Basically, storing stuff in a Thread local variable. This is great, normally, except when you run one of those new hot servers like Thin or Puma. They have a different concurrency model, and so while you'd normally expect this Thread local to be nil on each request, it will persist between requests.

I could have just fixed this bug in Draper, but I figured that it might be useful to someone else, so I whipped up a little gem to do it: request_store, and used the gem in Draper. I tweeted about it.

Turns out that one of my friends had exactly this problem, and wasn't sure how to solve it. Now a bunch of people at Heroku are using my gem, and it's helping them in their work.

I wouldn't have bothered building it if it didn't scratch my itch, but by making it easy for other people to use, I helped them scratch their itch too.

Rust for Rubyists and Designing Hypermedia APIs

I've been working on a new iteration of Designing Hypermedia APIs that is more linear and like a traditional book. The issue is that I'd built the entire platform for the project myself, and now spitting out ePUB and PDFs would be hard.

Enter Rust for Rubyists: I'd been learning Rust, and there are very few docs since it's a new programming language. I had also seen Zed Shaw present at RuPy recently, and he showed off Orkestrix, which let him generate a site and a book for music stuff.

So I decided to write up what I'd learned as a tutorial on programming in Rust, and built it using the Orkestrix gear. I also tried out DPD after seeing others use it. It's only been up for two days, but I really like the combo, and today I pushed my first update out to the people who bought a copy already.

This has given me the confidence that the tooling process is good enough to use for DHAs, so I'll be doing all of that soon.

Rails and Resque

I started working on Resque because we needed to have a few production implementations of the new ActiveQueue system going before Rails 4 was released. I was already working on Rails to help get 4 out the door, and Terence was obviously swamped by all the things he works on. So helping out with Resque would help out with Rails.

bring_back_snowman and configuration

When I don't know how to do something, I often look at a gem that does what I'm interested in doing, and copy how it does it. I had never built a gem that allowed you to configure it using the config.something pattern before, so I peeked at a few gems to learn how.

I had also been thinking a lot about the Rails 4 release, and what was new since Rails 3. I was teaching a new batch of people Rails with Jumpstart Lab, my employer, and was explaining why we have form_for generate a ✔. This gave me an idea: What if you could configure what Rails used in this case?

So I built bring_back_snowman.

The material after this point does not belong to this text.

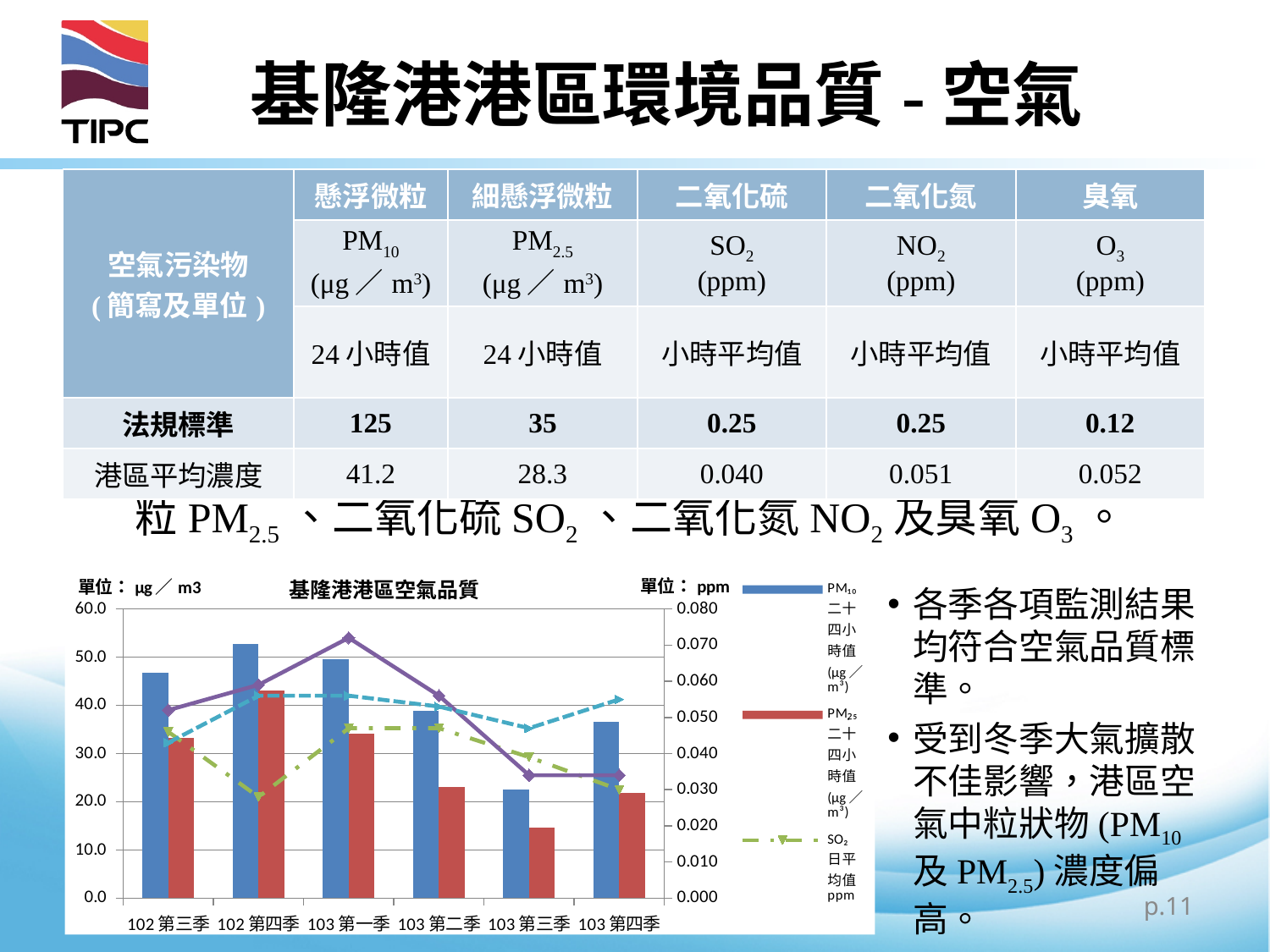
Is the PM₁₀ value for 102 第四季 greater or less than 50.0? greater Is the PM₂.₅ value for 103 第三季 greater or less than 20.0? less In which quarter is the PM₂.₅ bar the lowest? 103 第三季 Is the PM₁₀ value for 103 第三季 greater or less than 30.0? less In 103 第二季, which is larger, the PM₁₀ bar or the PM₂.₅ bar? PM₁₀ What unit is shown for the left vertical axis of the chart? μg／m3 How many quarters (categories) are shown on the x axis of the chart? 6 In which quarter is the PM₂.₅ bar the highest? 102 第四季 What is the title of the chart on the slide? 基隆港港區空氣品質 In which quarter is the PM₁₀ bar the lowest? 103 第三季 Do the PM₁₀ bars rise or fall from 102 第四季 to 103 第三季? fall In which quarter is the PM₁₀ bar the highest? 102 第四季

It's not very useful, but it is cute and fun, and more importantly, it serves as a concise example of how to build a configurable option into your gems. I can always look at that code if I forget how this works, or point others to it if they ask.

Many, many more

These are just the most recent examples I can think of. I'd really encourage you to try this sometime: if you want to learn something, make a new little project. Make it small. Make it focused. Make it help you out with something bigger.

Pretty soon, you'll feel mega-productive too.